Listen, I'll take the second one first. We do not anticipate that, and we do not anticipate taking that approach. We see this as a long-term approach. This is a short-term issue, the way we see it, albeit a significant one. So it's not about price concessions in the near term. It doesn't make sense to us. That's not the business that we're in. And I think the relationships we have with our customers are very strong, and we understand that. And we want to have a long-term relationship with the customer. So I do not see that dynamic in the market. To your customer question, there's -- you can think about it this way. Our customers are in about every situation you can be in. Like we said, there are some that have been very -- much more, I'll say, aggressive looking forward, anticipating what this might be, and they've made some adjustments to their requirement, and those are built in.
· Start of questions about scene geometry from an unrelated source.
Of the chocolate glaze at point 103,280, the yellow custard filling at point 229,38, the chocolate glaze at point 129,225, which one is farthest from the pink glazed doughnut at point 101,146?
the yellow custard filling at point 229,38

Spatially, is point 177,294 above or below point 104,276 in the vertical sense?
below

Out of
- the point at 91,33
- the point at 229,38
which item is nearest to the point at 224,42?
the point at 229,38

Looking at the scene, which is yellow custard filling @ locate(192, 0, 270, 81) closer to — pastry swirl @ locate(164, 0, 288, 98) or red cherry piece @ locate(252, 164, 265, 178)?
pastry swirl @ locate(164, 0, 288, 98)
Those are built into our guidance today. There are others that, although, they're making these adjustments, they've pivoted a bit and said, "Hey, we have a need over here. Can we move some of our core capacity to that area. We still see some urgent spot request. There are other customers got them that are still working through this and understanding how they want to handle it. I've listened to a couple of earnings calls prior to ours and listen to the management team speak, and it's a very important point that you said, you can't turn this capacity on and off like a light switch. So a lot of them are really trying to think, "Hey, I can't take this production down to zero, because if I do, I can't get it back fast enough when this demand comes back. So there's a nice chunk of customers that are wrestling with that very difficult question right now. And, of course, there's a couple that have built a little bit more inventory than what they would like, and we're working with them on an individual basis to mitigate that for them. I can't say that majority of our contracts do have some flexibility clauses that we -- that -- and it -- that it defines when a customer can and can't make a change. For the most part, we do not accept changes once that, that product has started production or if it's in finished goods. But again, we prefer a long-term relationship, and we work with each of our customers on a one-on-one basis to try to help them manage through this process effectively just like we're trying to.

Gautam Khanna

Analyst

And one last one, if I may. Just at the PEP segment, Boeing announced the 787 rate cut to 10 at some point in early 2021. When would you, A, like, is there any ballpark you can give us on the magnitude of the impact to PEP Dynamet? And when you might feel it? Because I know it's a big titanium fastener platform and wondering when that starts to kick in and how that informs your view on the June quarter?

Tony Thene

Analyst

We've taken into consideration. So the guidance that we have given you takes into consideration all those factors. Now I've not given a specific number of what the -- how that impacts us for the 787. I would say this when you think about Dynamet. And a lot of people rightly so think about Dynamet as an aerospace business, and that's true. But the -- and it's a very good business for us, and we're very appreciative to have it. But Dynamet is a Medical business as well. And over 50% of our revenues are coming from Medical and Dynamet. And that's a bit of a mind shift that not everyone has really caught out to yet. So I hope that helps.

Operator

Operator

This concludes our question-and-answer session. I would like to turn the conference back over to Brad Edwards for closing remarks.

Brad Edwards

Analyst

Thanks, Kate, and thanks, everyone, for joining us today on our second quarter earnings call. We look forward to speaking with all of you on our third quarter call in April. Have a great day.

Operator

Operator

The conference has now concluded. Thank you for attending today's presentation. You may now disconnect.